This is not say Ramanujan wasn't a brilliant mathematician - clearly he was! Rather, I'd say that one shouldn't picture Ramanujan's thought processes as wholly different from those of other brilliant mathematicians; if you can imitate modern Field's medalists, then you should be able to imitate Ramanujan.

I haven't read much about Ramanujan; these are what I picked up, after seeing the post yesterday, by thinking about the anecdotes and looking to the references a little.

I first considered making a top-level post about this, but it felt kinda awkward, since a lot of this is a response to Yudkowsky (and his points in this post in particular) and I had to provide a lot of context and quotes there.

(I do have some posts about AI control coming up that are more standalone "here's what I believe", but that's a separate thing and does not directly respond to a Yudkowskian position.)
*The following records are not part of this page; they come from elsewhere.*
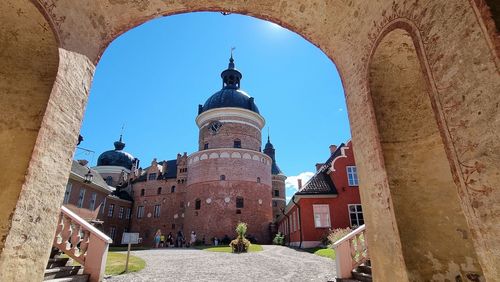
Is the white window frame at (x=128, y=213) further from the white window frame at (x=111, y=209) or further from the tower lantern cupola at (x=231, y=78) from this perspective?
the tower lantern cupola at (x=231, y=78)

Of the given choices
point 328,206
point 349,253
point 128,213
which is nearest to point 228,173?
point 328,206

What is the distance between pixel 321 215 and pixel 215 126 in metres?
19.7

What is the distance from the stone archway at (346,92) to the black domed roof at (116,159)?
1995 inches

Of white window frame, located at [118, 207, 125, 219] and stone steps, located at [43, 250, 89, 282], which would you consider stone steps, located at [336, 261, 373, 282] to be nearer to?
stone steps, located at [43, 250, 89, 282]

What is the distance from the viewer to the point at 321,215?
67.1 ft

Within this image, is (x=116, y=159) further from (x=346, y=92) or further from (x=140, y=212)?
(x=346, y=92)

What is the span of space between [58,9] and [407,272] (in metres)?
5.82

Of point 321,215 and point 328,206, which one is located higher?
point 328,206

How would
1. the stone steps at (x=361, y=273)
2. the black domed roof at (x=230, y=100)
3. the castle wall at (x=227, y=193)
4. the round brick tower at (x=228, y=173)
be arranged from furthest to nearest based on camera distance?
1. the black domed roof at (x=230, y=100)
2. the round brick tower at (x=228, y=173)
3. the castle wall at (x=227, y=193)
4. the stone steps at (x=361, y=273)

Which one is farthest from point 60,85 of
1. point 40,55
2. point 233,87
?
point 233,87

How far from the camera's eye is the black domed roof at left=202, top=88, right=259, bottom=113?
36.7 metres

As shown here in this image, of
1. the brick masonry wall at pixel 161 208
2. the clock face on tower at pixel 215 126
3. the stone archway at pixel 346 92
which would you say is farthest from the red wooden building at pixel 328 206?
the brick masonry wall at pixel 161 208

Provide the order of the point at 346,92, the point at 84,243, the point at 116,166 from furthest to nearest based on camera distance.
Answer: the point at 116,166, the point at 84,243, the point at 346,92

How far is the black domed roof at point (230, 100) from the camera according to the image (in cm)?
3673
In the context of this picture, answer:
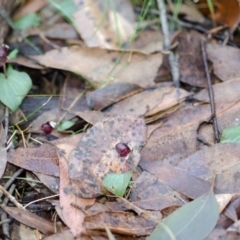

Making a top-level post of course gets you more views and likes and whatnot; I'm sad that high-quality comments on old posts very easily go unnoticed and get much less response than low-quality top-level posts. It might be locally sensible to write a shortform that says "hey I wrote this long effort-comment, maybe check it out", but I don't like this being the solution either. I would like to see the frontpage allocating relatively more attention towards this sort of thing over a flood of new posts. (E.g. your effort-comments strike me as "this makes most sense as a comment, but man, the site does currently give this stuff very little attention", and I'm not happy about this.)